Before I detail my findings and the solution I will give a brief overview of how AVS backups work. Microsoft Azure Backup Server (MABS) is the software used to connect to the AVS cluster and take, process and store the backups. MABS is just a slightly scaled down version of Microsoft Data Protection Manager (DPM) which is commonplace in on prem environments.
In order to function MABS needs to be run on either one or a number of dedicated virtual machines and therein lies the problem we were experiencing – scaling to manage capacity.
Initially we had opted to run a single backup server instance with view to scaling up to meet demand, this approach does have a few benefits a key one being complete autonomy of VM enrollment into the backup policy at the root level, e.g when a new folder is created in AVS it would automatically be detected and added to the backup schedule. Remember that, we will come back to it later!

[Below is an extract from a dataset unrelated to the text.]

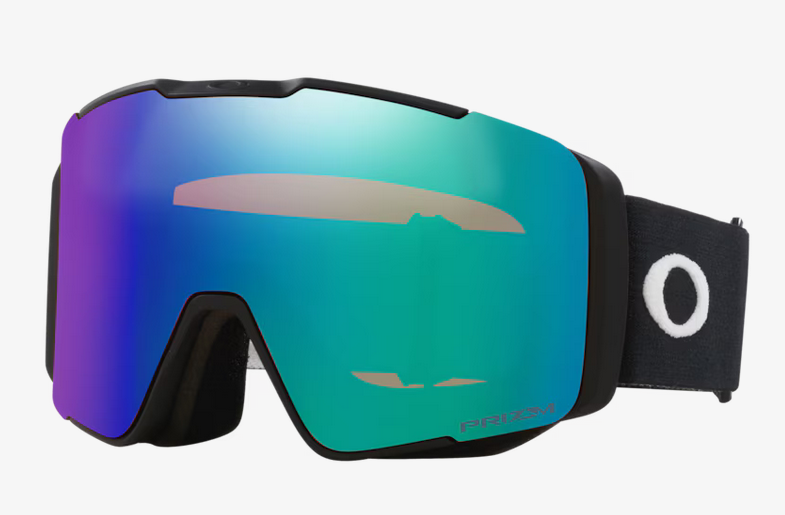 Oakley Line Miner Pro L Goggle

After some time using the single VM instance / scaling up approach we noticed seemingly random backup failures causing the VM to on occasion lock up and require a reboot. After some investigation it seemed this was caused by the VM running out of resources (CPU and RAM), so back to the drawing board!
Having experienced numerous failures and a general lack of reliability in the single instance approach we decided to split the load across two instances using separate backup policies on each which allowed us the flexibility to stagger the backup times on each policy / instance. We could then scale out as the AVS instance grew.

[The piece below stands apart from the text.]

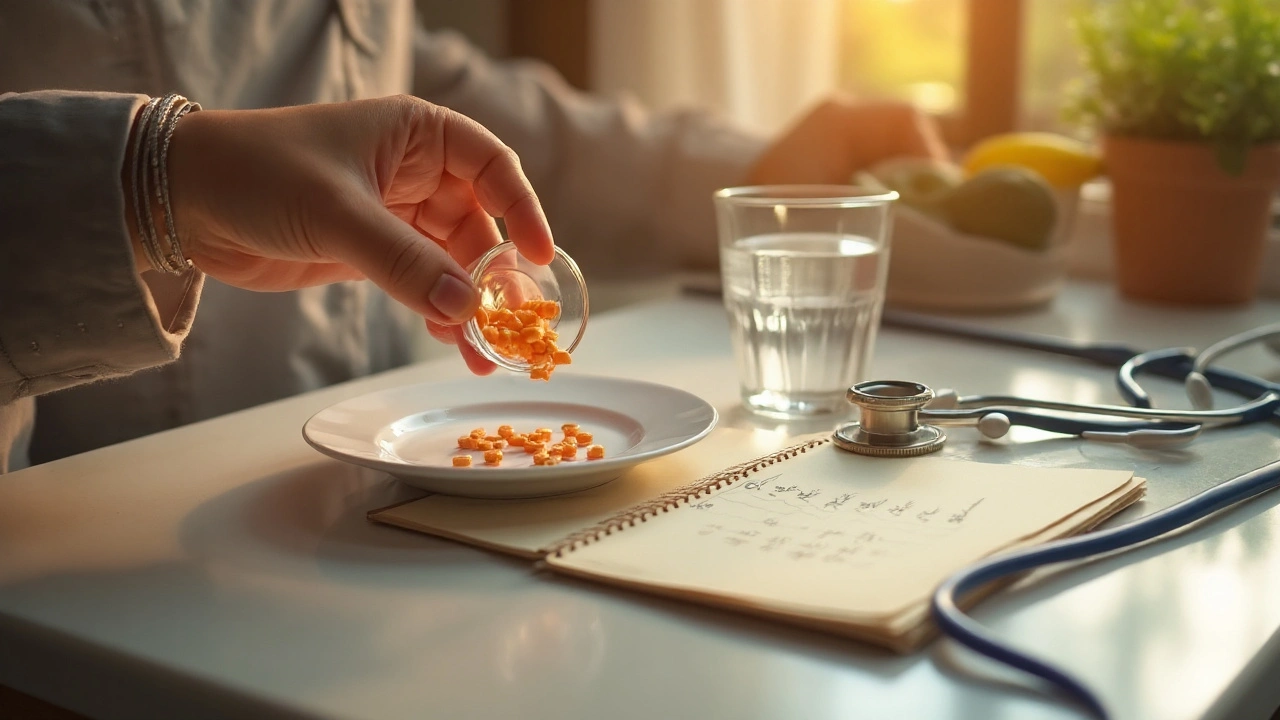 How azithromycin compares to other bronchitis antibiotics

Now, remember I mentioned the automatic detection of new VMs / folders at the root level when we were using the single instance… well, we started building the first of the replacement split load backup servers and were surprised to find we couldn’t enroll any of the AVS VMs into the new policy, with them showing an error saying they were already claimed by the initial single instance backup server, despite the fact that server had nothing enrolled in its backup policies!
We tried deleting the MABS local backup data, clearing the RSV and even totally removing all the MABS backup policies. All to no avail.

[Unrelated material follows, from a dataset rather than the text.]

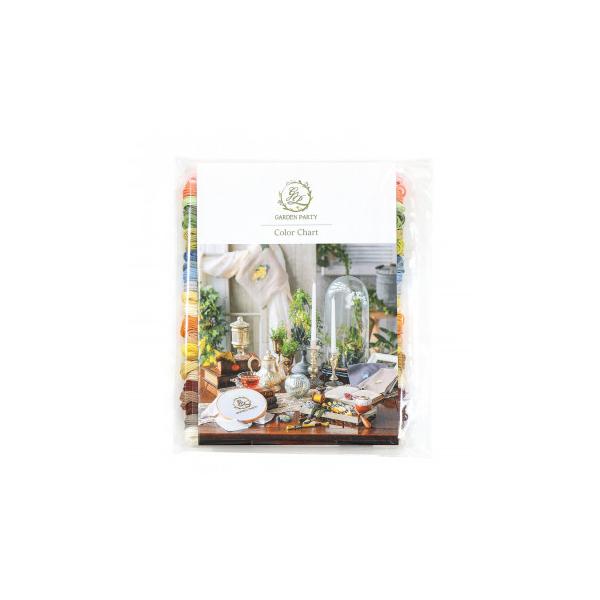 GARDEN PARTY K[fp[eB[ hイZbg -Xv[t- ~ŨXbO GP-25A@s/s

Then I remembered… whenever a VM / folder is enrolled in the MABS backup a custom attribute “DPMServer” is set in the vCenter containing, you guessed it… the DPM server FQDN. The presence of this tag effectively locking that VM / folder to the DPM server specified within the tag value.
So we need to remove the DPMServer tag from the custom attributes however, as with most things in AVS, its not that simple! Even with the highest level of permission (cloudadmin) I have not found a way to completely remove a custom attribute.
So here is my solution – rename the DPMServer custom attribute name on the VMs / folders you want to re enroll, for example “DPMServer” could become “DPMServerOld”. This means MABS cant see the DPMServer attribute anymore so its effectively just as good as a delete. In our case it was set at the vCenter root folder to enable the auto enrollment, so after renaming the attribute all the folders were once again able to be selected in MABS.
The only thing to consider with this approach is that you could end up with lots of messy unused old tags. If you are only working on a small number of VMs then deleting the DPMServer attribute value would also work, however the value is not inherited so using this approach on a folder wont apply down to child VMs and if you have hundreds of child VMs going through them one by one and deleting the value is not feasible!